START Dataset excerpts
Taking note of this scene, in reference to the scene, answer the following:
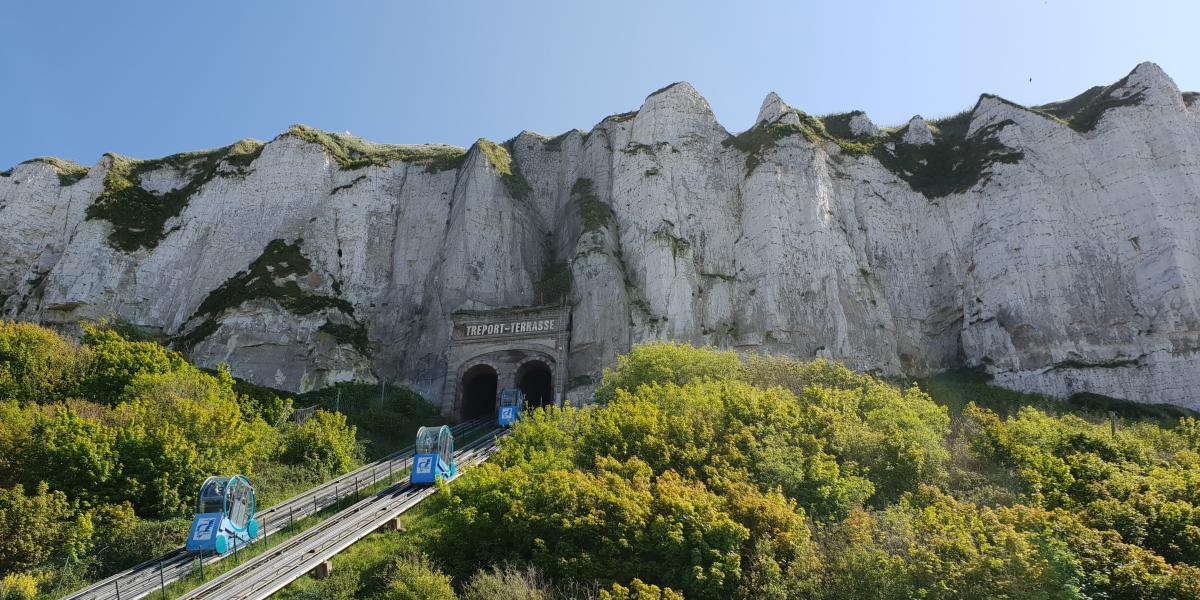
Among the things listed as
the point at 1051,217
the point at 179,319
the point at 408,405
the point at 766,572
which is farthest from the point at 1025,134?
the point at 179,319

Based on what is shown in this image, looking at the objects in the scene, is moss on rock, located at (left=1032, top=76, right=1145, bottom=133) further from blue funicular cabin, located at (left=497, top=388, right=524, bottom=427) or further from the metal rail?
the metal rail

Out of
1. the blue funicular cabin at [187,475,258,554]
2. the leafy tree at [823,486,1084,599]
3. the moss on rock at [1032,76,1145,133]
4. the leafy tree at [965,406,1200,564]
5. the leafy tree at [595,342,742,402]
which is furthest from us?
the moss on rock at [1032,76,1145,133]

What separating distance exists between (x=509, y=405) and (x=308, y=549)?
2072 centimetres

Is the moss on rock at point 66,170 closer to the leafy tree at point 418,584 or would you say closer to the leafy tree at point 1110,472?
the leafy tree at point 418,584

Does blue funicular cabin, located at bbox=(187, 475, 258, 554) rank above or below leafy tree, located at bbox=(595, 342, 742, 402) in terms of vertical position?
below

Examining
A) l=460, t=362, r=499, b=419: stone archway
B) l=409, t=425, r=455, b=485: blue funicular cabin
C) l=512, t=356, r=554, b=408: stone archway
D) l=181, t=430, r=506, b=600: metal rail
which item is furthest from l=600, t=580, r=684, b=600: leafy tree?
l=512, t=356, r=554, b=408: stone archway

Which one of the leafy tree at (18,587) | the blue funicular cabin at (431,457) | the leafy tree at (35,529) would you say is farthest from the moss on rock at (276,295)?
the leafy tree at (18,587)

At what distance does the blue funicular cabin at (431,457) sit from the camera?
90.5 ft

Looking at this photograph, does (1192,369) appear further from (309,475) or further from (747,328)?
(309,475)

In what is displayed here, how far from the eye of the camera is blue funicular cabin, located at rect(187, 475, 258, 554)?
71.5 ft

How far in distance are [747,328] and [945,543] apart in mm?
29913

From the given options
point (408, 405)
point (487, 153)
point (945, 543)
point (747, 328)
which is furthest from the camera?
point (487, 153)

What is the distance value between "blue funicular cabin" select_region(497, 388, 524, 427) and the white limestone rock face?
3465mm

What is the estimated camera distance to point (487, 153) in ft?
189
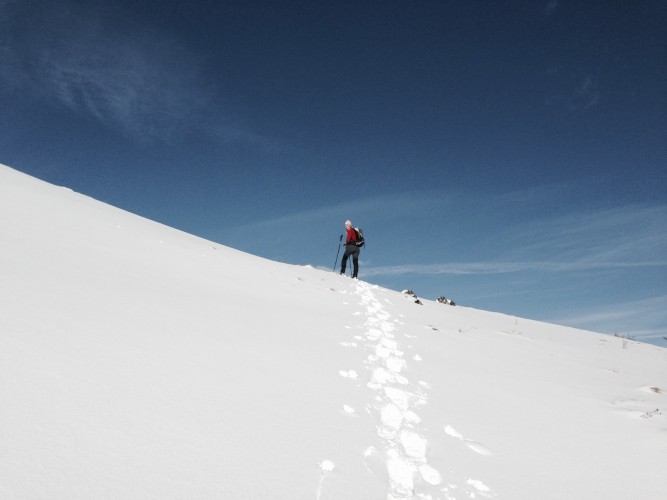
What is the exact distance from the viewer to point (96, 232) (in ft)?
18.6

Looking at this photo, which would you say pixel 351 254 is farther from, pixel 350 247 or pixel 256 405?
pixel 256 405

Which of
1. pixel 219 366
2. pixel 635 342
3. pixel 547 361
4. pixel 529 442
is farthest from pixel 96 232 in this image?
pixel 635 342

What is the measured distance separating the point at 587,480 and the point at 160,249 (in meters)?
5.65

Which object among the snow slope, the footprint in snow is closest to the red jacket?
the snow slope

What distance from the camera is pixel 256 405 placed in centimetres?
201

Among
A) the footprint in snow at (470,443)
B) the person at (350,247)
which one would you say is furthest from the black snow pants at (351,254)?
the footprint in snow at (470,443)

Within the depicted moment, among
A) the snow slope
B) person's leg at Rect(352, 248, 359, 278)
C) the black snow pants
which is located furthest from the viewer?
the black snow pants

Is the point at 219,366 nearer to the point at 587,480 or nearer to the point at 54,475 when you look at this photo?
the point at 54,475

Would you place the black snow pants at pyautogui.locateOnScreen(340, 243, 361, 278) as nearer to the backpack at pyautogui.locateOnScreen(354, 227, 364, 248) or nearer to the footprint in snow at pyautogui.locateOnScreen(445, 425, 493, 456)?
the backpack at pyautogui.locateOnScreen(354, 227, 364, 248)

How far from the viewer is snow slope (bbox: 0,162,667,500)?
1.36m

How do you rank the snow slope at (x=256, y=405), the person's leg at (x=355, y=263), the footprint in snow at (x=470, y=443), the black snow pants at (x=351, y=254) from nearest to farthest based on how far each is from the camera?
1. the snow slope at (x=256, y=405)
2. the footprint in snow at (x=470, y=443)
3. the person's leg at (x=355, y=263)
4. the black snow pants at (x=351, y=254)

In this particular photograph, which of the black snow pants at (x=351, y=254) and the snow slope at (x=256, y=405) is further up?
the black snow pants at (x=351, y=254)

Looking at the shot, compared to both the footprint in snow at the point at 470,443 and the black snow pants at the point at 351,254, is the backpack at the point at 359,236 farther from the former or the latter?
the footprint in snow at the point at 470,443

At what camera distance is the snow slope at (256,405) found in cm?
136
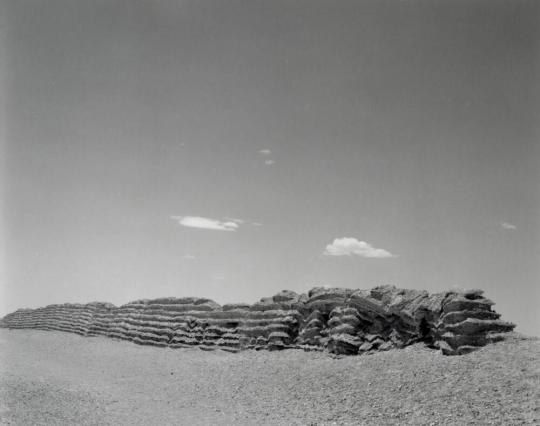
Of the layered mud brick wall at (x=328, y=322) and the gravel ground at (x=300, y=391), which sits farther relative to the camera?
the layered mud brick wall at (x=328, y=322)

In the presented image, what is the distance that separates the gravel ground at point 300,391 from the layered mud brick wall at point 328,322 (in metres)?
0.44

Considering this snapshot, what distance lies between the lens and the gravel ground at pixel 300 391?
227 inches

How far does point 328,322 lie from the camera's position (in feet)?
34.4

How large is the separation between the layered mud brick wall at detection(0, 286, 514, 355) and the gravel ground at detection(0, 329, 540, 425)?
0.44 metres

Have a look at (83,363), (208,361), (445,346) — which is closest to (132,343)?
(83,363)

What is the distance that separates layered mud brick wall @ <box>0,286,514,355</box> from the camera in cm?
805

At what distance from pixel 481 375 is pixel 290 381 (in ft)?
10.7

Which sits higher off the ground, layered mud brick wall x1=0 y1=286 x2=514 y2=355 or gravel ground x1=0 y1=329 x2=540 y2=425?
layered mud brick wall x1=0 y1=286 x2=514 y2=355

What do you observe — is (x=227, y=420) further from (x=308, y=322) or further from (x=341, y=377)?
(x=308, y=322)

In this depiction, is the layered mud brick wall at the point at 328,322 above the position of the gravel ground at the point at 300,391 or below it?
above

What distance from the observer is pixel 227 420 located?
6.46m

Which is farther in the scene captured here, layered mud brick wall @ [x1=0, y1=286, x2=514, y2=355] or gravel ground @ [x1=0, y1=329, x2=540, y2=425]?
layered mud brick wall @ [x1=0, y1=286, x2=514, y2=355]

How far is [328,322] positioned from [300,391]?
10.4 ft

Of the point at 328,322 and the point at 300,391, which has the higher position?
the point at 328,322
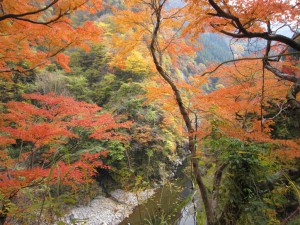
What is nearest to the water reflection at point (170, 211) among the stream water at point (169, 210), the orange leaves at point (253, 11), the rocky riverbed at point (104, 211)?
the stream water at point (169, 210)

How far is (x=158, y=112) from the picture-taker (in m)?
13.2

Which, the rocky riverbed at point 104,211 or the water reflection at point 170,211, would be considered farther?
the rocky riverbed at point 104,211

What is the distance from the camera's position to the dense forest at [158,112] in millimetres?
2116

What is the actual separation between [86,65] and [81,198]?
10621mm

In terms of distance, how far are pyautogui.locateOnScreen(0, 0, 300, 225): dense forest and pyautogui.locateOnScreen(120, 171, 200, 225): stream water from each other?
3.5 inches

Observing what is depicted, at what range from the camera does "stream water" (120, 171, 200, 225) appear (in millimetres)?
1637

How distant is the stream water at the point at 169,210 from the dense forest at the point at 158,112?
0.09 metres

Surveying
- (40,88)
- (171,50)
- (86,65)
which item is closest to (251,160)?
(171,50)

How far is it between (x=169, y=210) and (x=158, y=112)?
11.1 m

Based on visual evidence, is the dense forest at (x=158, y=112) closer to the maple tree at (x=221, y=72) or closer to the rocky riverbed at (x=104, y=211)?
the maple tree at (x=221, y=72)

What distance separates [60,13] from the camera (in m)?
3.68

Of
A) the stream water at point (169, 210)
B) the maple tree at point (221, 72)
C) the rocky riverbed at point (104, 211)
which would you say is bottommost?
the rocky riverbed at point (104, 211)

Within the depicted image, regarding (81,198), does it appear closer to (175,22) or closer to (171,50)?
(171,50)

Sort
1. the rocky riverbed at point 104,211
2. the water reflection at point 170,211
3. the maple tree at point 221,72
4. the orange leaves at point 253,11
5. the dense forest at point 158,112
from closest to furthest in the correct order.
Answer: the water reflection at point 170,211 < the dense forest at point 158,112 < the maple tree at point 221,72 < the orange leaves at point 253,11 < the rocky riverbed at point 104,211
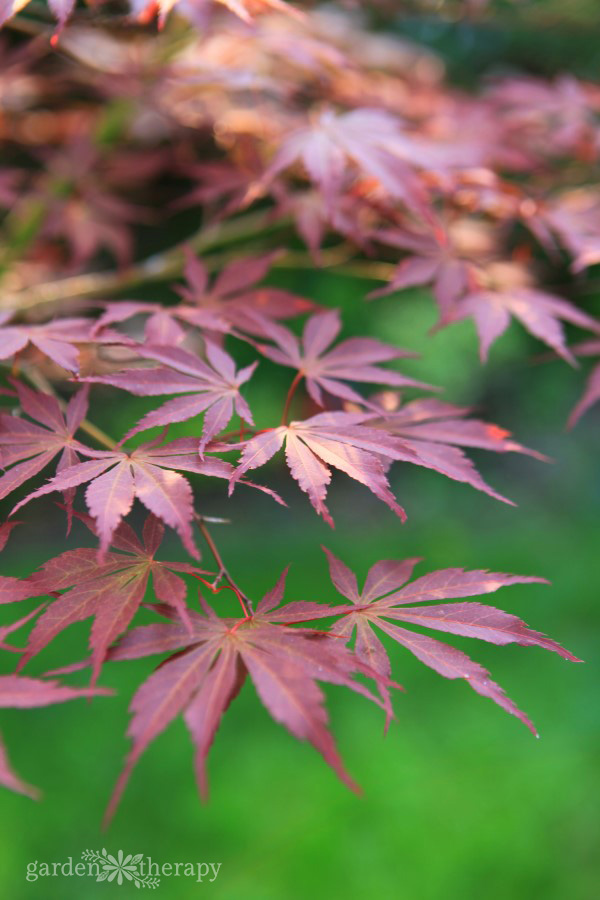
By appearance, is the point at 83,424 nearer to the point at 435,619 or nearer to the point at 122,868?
END Dataset excerpts
## Task to complete
Begin with the line that contains "Within the depicted image, regarding" and repeat every line through the end of the data, exactly and only those lines, leaving out the pictures.

## Reply
Within the depicted image, regarding (81,198), does it appear closer to (175,22) or closer to (171,50)?
(171,50)

Sort
1. the rocky riverbed at point 104,211
2. the water reflection at point 170,211
3. the maple tree at point 221,72
4. the orange leaves at point 253,11
5. the dense forest at point 158,112
from closest to furthest in the correct order.
Answer: the water reflection at point 170,211 < the dense forest at point 158,112 < the maple tree at point 221,72 < the orange leaves at point 253,11 < the rocky riverbed at point 104,211
By appearance, is the point at 83,424 nearer to the point at 435,619 or nearer to the point at 122,868?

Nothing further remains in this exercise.